┌─ Entries supplied
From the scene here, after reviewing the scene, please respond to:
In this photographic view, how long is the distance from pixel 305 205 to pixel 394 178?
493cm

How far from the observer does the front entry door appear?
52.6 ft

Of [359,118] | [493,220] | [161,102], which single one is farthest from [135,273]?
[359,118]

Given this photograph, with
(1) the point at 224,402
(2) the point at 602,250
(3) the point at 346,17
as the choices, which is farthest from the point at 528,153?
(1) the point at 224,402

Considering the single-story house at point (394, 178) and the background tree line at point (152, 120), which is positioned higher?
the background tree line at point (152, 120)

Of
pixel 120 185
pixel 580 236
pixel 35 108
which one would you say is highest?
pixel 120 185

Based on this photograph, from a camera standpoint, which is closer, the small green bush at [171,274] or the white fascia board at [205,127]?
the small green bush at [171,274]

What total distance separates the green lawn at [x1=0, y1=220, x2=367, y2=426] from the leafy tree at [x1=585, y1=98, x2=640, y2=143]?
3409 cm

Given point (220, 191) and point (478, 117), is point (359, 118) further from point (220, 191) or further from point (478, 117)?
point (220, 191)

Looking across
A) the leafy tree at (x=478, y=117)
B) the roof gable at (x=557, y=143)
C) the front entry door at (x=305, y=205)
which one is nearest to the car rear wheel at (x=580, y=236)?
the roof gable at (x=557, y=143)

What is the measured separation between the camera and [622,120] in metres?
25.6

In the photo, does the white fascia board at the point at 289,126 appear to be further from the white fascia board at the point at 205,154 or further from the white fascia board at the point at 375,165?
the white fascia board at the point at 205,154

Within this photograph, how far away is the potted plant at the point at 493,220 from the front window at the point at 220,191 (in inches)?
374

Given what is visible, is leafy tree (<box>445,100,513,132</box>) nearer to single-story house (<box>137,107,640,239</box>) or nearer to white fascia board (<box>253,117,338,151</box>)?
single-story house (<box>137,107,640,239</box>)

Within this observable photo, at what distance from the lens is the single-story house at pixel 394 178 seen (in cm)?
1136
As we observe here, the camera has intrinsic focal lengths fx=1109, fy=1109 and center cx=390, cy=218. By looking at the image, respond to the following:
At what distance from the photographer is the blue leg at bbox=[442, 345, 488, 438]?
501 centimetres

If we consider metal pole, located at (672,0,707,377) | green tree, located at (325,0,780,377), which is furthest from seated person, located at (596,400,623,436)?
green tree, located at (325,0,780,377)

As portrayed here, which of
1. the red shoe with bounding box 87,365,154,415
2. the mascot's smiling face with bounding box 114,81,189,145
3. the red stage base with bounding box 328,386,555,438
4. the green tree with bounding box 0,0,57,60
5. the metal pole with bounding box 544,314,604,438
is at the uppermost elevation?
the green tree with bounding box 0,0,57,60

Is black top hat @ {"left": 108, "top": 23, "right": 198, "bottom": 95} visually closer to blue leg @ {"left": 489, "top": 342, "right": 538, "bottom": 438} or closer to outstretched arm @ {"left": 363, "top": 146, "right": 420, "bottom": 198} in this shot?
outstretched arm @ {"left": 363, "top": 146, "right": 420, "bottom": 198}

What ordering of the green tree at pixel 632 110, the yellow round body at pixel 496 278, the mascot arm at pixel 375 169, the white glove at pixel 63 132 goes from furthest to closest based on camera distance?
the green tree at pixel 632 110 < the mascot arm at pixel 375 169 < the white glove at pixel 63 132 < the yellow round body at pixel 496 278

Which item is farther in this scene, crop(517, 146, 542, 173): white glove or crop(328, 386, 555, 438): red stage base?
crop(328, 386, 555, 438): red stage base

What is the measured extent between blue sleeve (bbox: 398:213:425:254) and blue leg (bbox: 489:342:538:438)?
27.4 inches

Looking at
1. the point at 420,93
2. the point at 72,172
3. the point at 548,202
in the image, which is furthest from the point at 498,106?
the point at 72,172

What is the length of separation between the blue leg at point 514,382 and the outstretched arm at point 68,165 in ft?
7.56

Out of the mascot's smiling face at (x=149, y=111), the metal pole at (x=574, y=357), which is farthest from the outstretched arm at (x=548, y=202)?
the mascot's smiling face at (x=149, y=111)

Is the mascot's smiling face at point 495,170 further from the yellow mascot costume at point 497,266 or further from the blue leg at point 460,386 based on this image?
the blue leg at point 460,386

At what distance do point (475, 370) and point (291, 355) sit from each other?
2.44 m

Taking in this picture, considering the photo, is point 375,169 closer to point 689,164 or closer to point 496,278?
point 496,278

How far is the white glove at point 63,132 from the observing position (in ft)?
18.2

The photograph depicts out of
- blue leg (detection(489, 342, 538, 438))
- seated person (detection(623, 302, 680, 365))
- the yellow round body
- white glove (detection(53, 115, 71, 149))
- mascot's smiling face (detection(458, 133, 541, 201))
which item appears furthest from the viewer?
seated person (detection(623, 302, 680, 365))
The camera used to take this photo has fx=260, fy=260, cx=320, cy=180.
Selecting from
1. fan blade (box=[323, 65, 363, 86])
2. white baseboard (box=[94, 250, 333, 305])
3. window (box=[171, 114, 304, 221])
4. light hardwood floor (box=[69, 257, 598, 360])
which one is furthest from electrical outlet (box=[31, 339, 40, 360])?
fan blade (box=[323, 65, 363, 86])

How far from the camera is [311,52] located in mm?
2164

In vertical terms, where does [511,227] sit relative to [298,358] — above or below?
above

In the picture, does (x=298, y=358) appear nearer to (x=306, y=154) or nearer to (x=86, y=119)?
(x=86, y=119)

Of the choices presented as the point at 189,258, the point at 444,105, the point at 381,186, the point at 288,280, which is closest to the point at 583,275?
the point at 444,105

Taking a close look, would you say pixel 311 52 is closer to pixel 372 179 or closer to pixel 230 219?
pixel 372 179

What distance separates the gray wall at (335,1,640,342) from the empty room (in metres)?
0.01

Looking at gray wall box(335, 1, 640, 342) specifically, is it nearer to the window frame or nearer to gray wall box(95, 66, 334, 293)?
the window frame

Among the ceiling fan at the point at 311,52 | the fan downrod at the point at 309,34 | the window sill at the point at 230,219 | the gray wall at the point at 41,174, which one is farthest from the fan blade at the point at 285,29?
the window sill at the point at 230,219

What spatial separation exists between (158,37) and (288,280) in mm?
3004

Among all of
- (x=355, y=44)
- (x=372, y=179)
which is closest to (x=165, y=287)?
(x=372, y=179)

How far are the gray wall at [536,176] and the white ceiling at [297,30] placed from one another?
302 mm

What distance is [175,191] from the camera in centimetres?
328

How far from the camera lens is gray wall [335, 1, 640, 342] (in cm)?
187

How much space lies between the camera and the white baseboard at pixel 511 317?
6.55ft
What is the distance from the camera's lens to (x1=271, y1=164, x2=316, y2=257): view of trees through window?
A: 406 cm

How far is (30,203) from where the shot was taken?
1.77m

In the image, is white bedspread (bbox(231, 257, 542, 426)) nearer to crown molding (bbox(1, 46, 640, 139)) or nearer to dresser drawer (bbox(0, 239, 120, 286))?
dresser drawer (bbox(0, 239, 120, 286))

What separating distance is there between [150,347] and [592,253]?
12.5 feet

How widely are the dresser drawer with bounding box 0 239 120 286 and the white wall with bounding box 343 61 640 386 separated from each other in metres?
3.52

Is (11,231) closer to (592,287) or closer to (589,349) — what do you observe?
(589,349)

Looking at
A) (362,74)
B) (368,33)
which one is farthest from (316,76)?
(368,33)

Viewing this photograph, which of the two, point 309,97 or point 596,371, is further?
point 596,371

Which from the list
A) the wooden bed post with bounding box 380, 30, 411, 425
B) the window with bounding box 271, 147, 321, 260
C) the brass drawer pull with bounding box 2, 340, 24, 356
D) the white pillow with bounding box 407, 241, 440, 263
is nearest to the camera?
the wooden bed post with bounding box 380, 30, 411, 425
└─
Please extract, word for word, the stretch from the line containing "Viewing this photograph, which" through the end of the rows.

[Full solution]
Viewing this photograph, which of the two, point 309,97 or point 596,371, is further?
point 596,371

Which from the list
A) the wooden bed post with bounding box 380, 30, 411, 425
B) the window with bounding box 271, 147, 321, 260
C) the brass drawer pull with bounding box 2, 340, 24, 356
D) the white pillow with bounding box 407, 241, 440, 263
is nearest to the camera?
the wooden bed post with bounding box 380, 30, 411, 425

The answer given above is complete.